Return every line of the entries below word for word, leaving out the pictures.

Entries on spatial positioning

# # # #

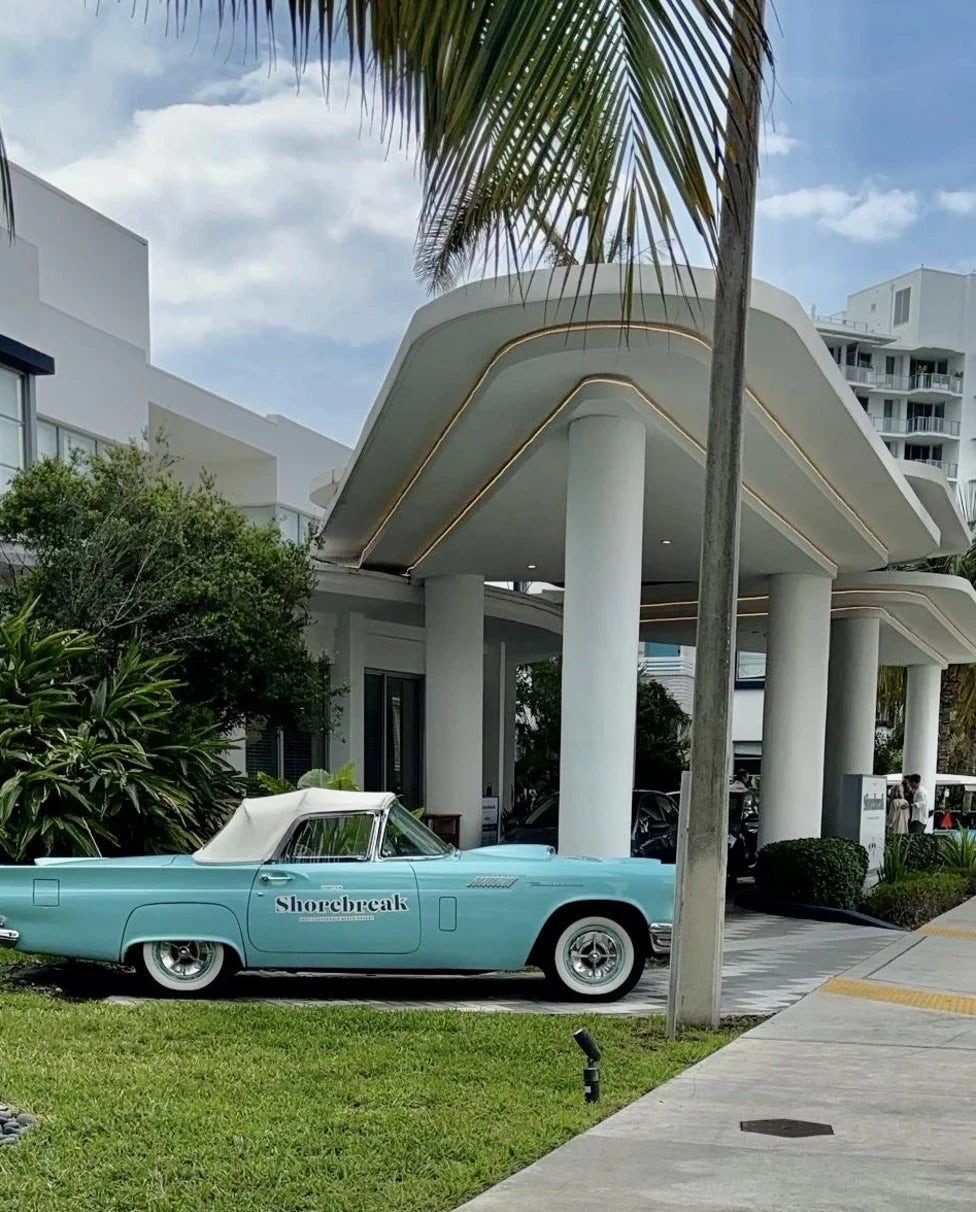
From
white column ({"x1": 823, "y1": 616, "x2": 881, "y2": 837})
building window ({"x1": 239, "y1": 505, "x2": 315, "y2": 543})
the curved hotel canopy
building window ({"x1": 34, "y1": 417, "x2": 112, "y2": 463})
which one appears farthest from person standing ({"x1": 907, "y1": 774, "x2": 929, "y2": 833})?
building window ({"x1": 34, "y1": 417, "x2": 112, "y2": 463})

# # # #

*Right answer*.
From
white column ({"x1": 823, "y1": 616, "x2": 881, "y2": 837})
building window ({"x1": 239, "y1": 505, "x2": 315, "y2": 543})
the curved hotel canopy
building window ({"x1": 34, "y1": 417, "x2": 112, "y2": 463})
which one appears farthest from person standing ({"x1": 907, "y1": 774, "x2": 929, "y2": 833})?
building window ({"x1": 34, "y1": 417, "x2": 112, "y2": 463})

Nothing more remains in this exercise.